Tuesday, May 1, 2012

How Much Weed Killer Would You Like With Your Water?


For decades, farmers, lawn care workers, and homeowners have relied on the popular weed killer atrazine to protect their crops, golf courses, and manicured lawns.  It is one of the most widely used herbicides in the world; it is both inexpensive and effective as a weed killer.

Atrazine was banned in the European Union in 2004 because of its persistent groundwater contamination.  However, the United States applies more than 150 million pounds of the product each year on corn and soybean fields; majority of the usage across the Midwest. 

Atrazine is an important tool to corn producers and availability of this low cost product is paramount for growers to remain profitable.  It is especially essential for no-till corn production, which reduces soil erosion and increased water quality.  The problem, atrazine often washes into water supplies, especially after heavy rains; and has become one of the most common contaminants in American reservoirs and other sources of drinking water.

Recent studies have indicated that potential health risks include low birth weights, menstrual problems, and birth defects such as gastroschisi (intestines and other organs develop outside the abdomen).  The product has been linked to causing demasculinization in male frogs, in a 2010 study 75% of the male frogs became sterile after exposure and 10% of the frogs turned into females.  Yet another study conducted by the EPA and funded by Syngenta (a company that develops, markets, and sells pesticides; including atrazine) were unable to produce the same results.

Herbicides in drinking water are becmong a major health concern as the conventional water treatments used by 90% of public water utilities in this country do not remove any of the herbicides that are most ocmmonly applied in the U.S.  However, people that live in rural, agricultural areas are at the greatest risk for herbicidal drinking water contramination as the vast majority of them get their water from private wells which are not subject to routine testing.
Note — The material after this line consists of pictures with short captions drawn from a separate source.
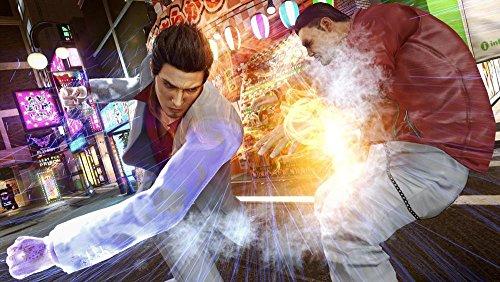 『龍が如く 極2 - PS4』の1枚目の画像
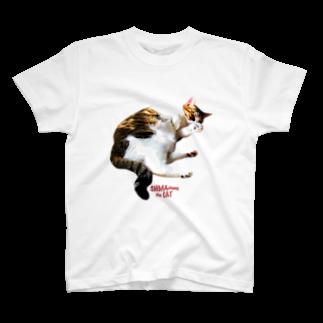 ラヴ&ピース川津のSHIMA chang the CAT2 T-shirts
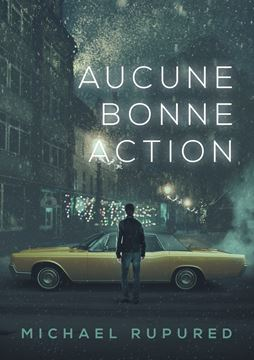 Picture of Aucune bonne action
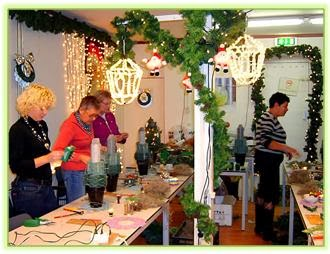 Cmo decorar la casa en navidad Wikisabios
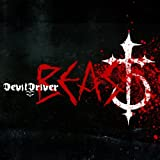 Beast (Special Edition)(CD/DVD) by DevilDriver (2011-02-22)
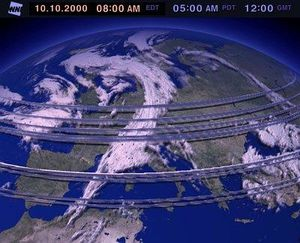 Haarp-systems-23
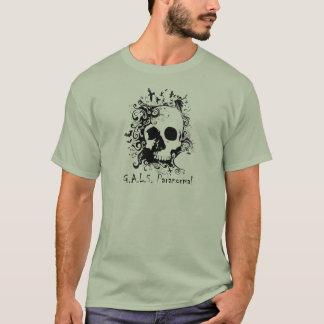 人の石造りの灰色GALSのロゴのTシャツ Tシャツ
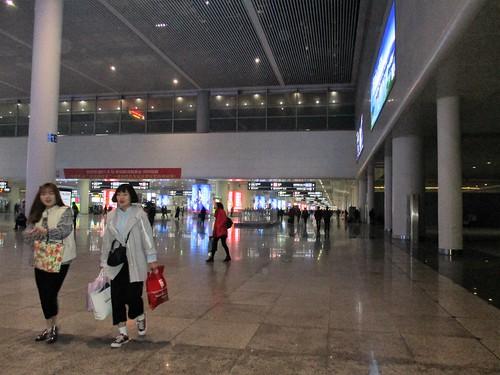 Huangzhou
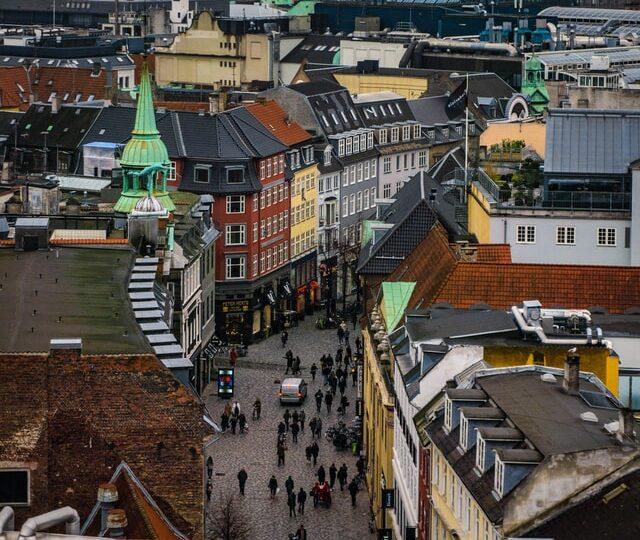 Bliv underholdt i København på en ny måde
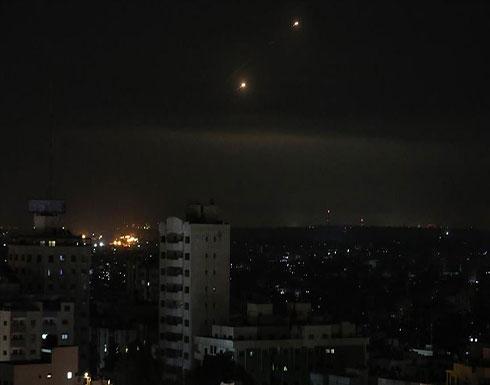 إصابة 4 فلسطينيين في الغارات الإسرائيلية على غزة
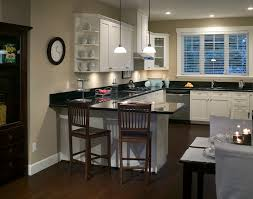 kitchen new how much to charge to install kitchen cabinets small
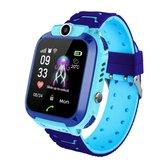 Optible Babino - Kinder Horloge - LBS/GPS Tracker - Telefoonfunctie - Met camera - IP67 Waterbestendig - SOS functie - Find my Kids NL App - Blauw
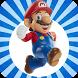 Free Super Mario Brothers Hint by KakiBuntet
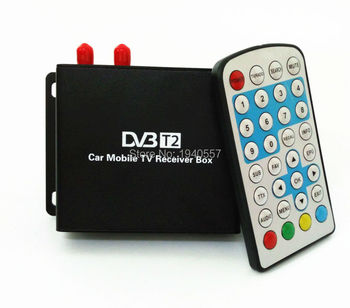 1080P Mobile Car DVB T2 160-180km/h Double Tuner H.264 MPEG4 Mobile Digital TV Box External USB HDMI DVB-T2 Car TV Receiver 2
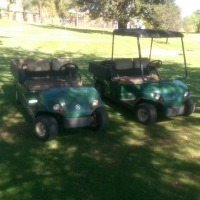 yamaha utility golf carts for sale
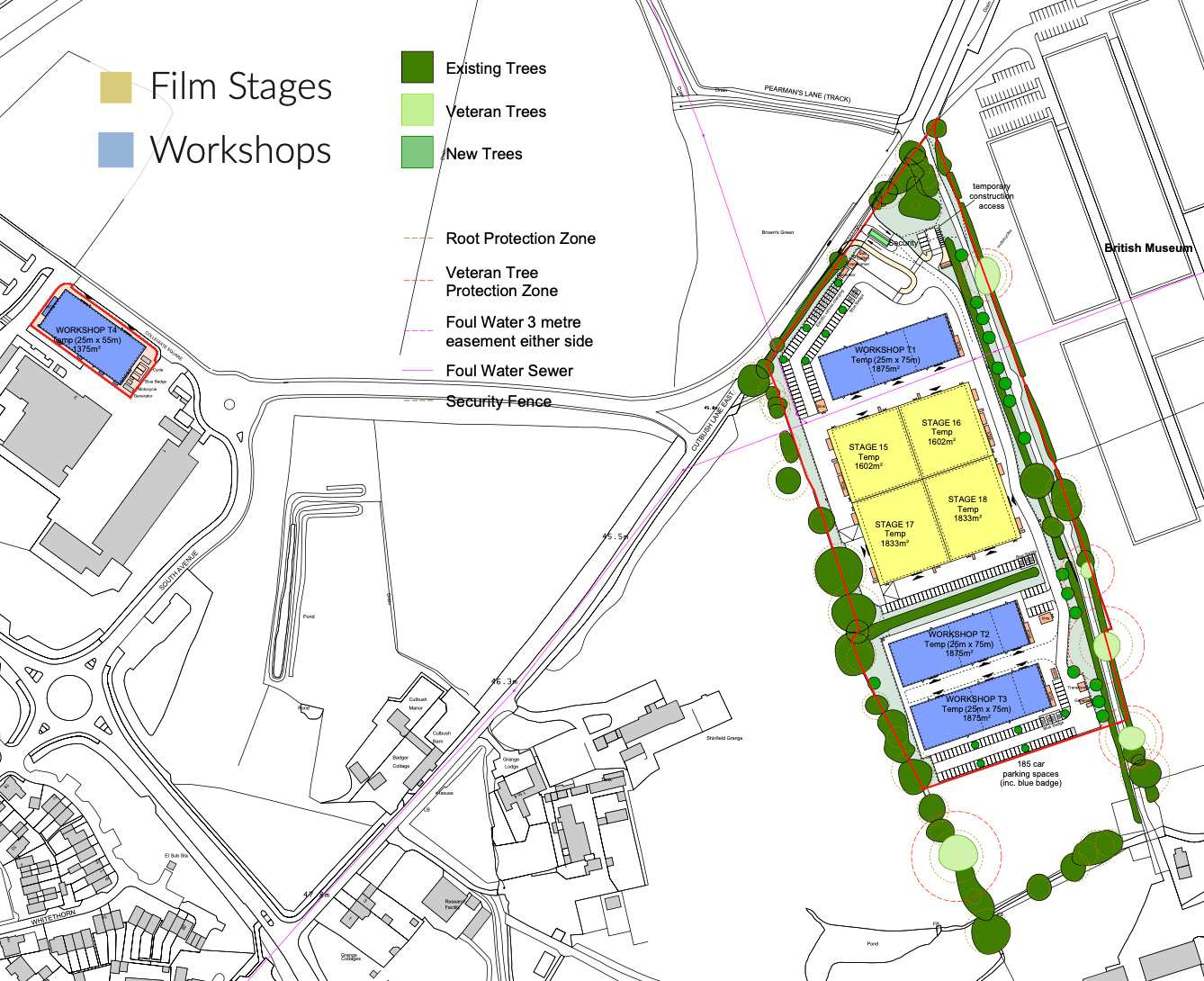 shinfield-planning-map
The U.S. Fish & Wildlife Service acknowledges that the chemical may also harm the reproductive and endocrine systems in fish species.  Studies conducted by the herbicide manufacturers own chemists determined that the top five herbicides cause at least nine different types of cancer, various birth defects, and genetic mutations that are passed on from one generation to the next.  Reproductive problems and birth defects occur despite atrazine concentrations far below  federal drinking water standards considered safe by the U.S. Environmental Proteciton Agency (EPA). 

The EPA and FDA have imposed strict controls on the allowable levels of contaminants in food, but the standards for herbicidal water contaminants are curiously lax.  Atrazine is just one of many herbicides that make contact with our drinking water through a watershed, what about herbicides that are directly applied to the water, like 2,4-D?  Code name Agent Orange, it killed or maimed 400,000 people in Vietnam.  It didn't end there either; third generations of victims are beginning to realize their health issues which have been genetically handed down to them. 

It may take a few more generations for us to fully grasp the impact that herbicides in drinking water have on our bodies, but unless we get serious about controlling them right now, these problems will persist for a very long time to come.